Ну да, как раз в этот момент она думала про то, что благодаря учителям и постоянным тренировкам отлично умеет владеть своим лицом и голосом и сумеет не выдать при первой встрече ни презрения, ни отчуждения. Но вот оставаться жить в родном замке, если придется все время ходить с такой невидимой маской на лице, вряд ли захочет.

-Так спокойнее, - попыталась она отшутиться, но полуэльв шутки не принял.

-Так легче, но можно просмотреть... главное.

-Алн, - не согласиться с ним Эста не могла, но обсуждать это не желала, - никто не знает, почему вы уходите из родных лесов, покидаете милую сердцу долину Эмаельгейл... это какая-то страшная тайна?

-Да, - не сразу ответил он, - все тайны сердца самые страшные. Особенно те, что хранят боль.

-Значит, вы уходите, когда случается что-либо тяжелое, чего вы не в силах перенести, - перевела его слова мгновенно "проснувшаяся" настоятельница, - извини, мы не предполагали...

-Прости, - эхом отозвалась Эста, - я не хотела напоминать.

-Забыть невозможно, - качнул головой Алн, и белые волосы рассыпалось по его груди, - если знаешь, что мог шагнуть по-другому.

-Ох, святая тишина, - горестно выдохнула Тмирна, - значит, и у вас бывают ошибки.
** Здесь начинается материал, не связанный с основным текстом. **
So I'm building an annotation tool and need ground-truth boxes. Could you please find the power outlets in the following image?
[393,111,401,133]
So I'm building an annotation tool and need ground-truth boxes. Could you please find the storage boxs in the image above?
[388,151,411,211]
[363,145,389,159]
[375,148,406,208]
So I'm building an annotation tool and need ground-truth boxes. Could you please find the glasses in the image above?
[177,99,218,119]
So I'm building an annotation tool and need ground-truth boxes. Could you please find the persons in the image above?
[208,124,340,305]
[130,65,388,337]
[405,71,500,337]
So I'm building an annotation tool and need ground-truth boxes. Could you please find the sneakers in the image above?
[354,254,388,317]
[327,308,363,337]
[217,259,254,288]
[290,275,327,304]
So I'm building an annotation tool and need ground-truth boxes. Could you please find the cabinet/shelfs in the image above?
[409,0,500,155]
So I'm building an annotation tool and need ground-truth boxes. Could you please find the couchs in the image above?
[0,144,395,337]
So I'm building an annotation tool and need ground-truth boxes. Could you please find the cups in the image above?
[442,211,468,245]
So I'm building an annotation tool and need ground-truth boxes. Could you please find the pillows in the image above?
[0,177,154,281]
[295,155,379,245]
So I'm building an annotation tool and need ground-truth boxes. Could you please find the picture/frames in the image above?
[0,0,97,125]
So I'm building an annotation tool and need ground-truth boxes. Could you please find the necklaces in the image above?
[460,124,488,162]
А все говорят, мудрые, древние...

-Когда человек или эльв становится мудрым, - так же грустно произнес полукровка, - поздно совершать ошибки.
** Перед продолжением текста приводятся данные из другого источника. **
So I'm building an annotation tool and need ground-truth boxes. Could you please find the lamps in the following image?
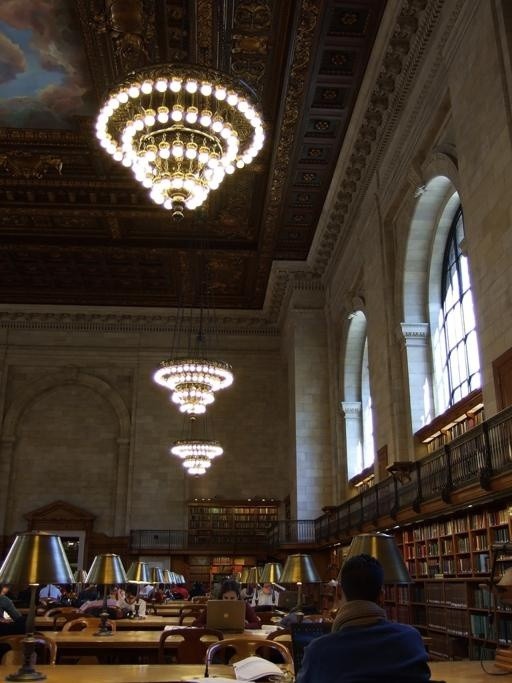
[152,190,236,479]
[94,0,266,225]
[0,530,186,682]
[232,532,410,615]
Он демонстративно надвинул на голову капюшон и отвернулся к окну, оставив монахинь в полной тишине искать в своих словах второй и третий смысл, без которого, как всем известно, эльвы ничего не изрекают.

Хотя возможно, это заявляют те, кто не нашел и первого значения.

Глава 32

К тому времени, как небольшой отряд после тщательной проверки и соблюдения всех предписанных Олтерном правил, въехал в ворота поместья, давно наступило время обеда, и Эста уже потихоньку сжевала несколько орешков и сушеных вишен, выданных им с Алном матушкой. Но тем не менее от горячего супа и порции жаркого определенно бы не отказалась, хотя и знала, что сначала Тмирна обязательно займется делом.

Не для того они столько тряслись в карете, чтоб сразу бежать к столу.

Башен у внушительного трехэтажного здания было не менее пяти, но Олтерн повел своих спутников к самой дальней, пристроенной к углу дома над крутым, безлесным склоном высокого холма.

Змей рассмотрел это, шагая следом за Олтерном и монашками по узкой каменной лестнице, спиралью взбегающей наверх по внутренней окружности толстой стены. В башне было несколько этажей, и преступница содержалась на третьем и четвертом.

А просторные помещения первого и второго, отделенные от лестницы чередой мощных колонн, занимали охранники. Внизу стоял длинный стол и за ним человек шесть в гвардейской форме заканчивали трапезу, выше было несколько лежанок и стульев для отдыха, перед входом стояло двое постовых.